'Mick Mahoney is a young Aboriginal stockman standing trial for the murder of his darling missus, Mary, in front of a jury that doesn't seem to like the look of him. He casts his mind back to the week before his eighth birthday when he and his little sisters were stolen by 'the Catcher Lady' for their only sin, their original sin: part-white ancestry. But that all happened way back when his mother's Irish great, great grandfather married a gin, a full-blood Aboriginal woman, and fathered a family of half-castes. They were neither blacks nor whites yet it was reason enough to give the government fellas an excuse to kidnap Mick and his sisters and make them spend the rest of their childhood in the children's homes where their aboriginality was to be driven out of them like the devil.
It was over a year ago when Mick left the Hat Head Surf Club reunion with too many beers under his belt and Mary wanted him to stop at the derelict boys' home on their way home to show her first-hand why it was all so terrible bad there. He should never have mentioned that mongrel of a place to her.
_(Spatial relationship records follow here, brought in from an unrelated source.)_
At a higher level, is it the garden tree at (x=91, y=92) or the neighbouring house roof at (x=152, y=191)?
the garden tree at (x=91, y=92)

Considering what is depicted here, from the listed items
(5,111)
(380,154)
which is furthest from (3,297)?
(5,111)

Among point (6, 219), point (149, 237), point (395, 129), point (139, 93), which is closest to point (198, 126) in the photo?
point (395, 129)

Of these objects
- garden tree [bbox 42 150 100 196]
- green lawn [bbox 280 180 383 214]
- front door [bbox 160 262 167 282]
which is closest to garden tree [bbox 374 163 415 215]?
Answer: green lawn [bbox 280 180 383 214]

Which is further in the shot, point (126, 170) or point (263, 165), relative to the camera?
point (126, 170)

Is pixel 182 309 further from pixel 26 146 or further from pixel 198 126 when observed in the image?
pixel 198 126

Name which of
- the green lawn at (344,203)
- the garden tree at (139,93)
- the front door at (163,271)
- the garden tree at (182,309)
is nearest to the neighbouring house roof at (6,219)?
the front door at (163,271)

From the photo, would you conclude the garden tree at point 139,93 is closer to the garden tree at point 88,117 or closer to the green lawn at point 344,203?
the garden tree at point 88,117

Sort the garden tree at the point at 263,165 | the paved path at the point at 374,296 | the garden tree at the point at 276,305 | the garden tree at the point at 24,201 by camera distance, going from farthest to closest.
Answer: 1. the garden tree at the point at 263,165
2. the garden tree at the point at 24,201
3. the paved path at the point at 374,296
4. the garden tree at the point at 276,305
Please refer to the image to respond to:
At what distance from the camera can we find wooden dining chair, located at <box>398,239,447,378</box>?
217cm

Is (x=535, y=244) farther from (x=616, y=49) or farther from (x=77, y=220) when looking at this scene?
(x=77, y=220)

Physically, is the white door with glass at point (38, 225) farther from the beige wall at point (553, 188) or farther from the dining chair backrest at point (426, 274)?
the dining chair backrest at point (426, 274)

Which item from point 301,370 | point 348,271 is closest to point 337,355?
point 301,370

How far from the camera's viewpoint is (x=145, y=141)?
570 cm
When he woke the next morning, two burly detectives busted down his front door and slapped him round, trying to get him to confess to pushing Mary into the dry swimming pool at the boys' home on purpose like and splitting her head open cause he's a no-hoper black fella that can't hold his grog.
But the coppers and all the lawyer fellas prosecuting him have got it all wrong, dead set wrong. The only hope Mick has of any salvation in this life is to place himself in the hands of the two young lawyer fellas Aboriginal Legal sent and the priest fella that's the new chaplain at Grafton Gaol, where Mick's waiting for his appeal to come up cause that bunch of old sulphur crested cockatoos on the jury never believed a word of his story. It'll take a year for the appeal to come on, way down in Sydney. So Mick's got to just bide his time: serve out his punishment for a crime he never committed.' (From the publisher's website.)
Epigraph: This book does not aim to be a work of art, an object detached from an author and from the world, pursuing in the sky its lonely flight. I could have told of my past life in another tone, in other words. I have made it sound heroic because I have within me what is needed to do so, lyricism. My concern for coherence makes it my duty to carry on my adventure in the tone of my book. It will have served to define the indications which my past presents; I have laid my finger, heavily and many times, on poverty and punished crime. It is toward these that I shall go. Not with the premeditated intention of finding them, in the manner of the Catholic saints, but slowly, without trying to evade the fatigues and horrors of the venture.
But am I being clear? It is not a matter of applying a philosophy of unhappiness. Quite the contrary. The prison - let us name that place in both the world and the mind - toward which I go offers me more joys than your honours and festivals. Nevertheless, it is these which I shall seek. I aspire to your recognition, your consecration.
Jean Genet, Journal du Voleur, 1949 - the English translation (The Thief's Journal), 1964, with foreword by Jean-Paul Sartre.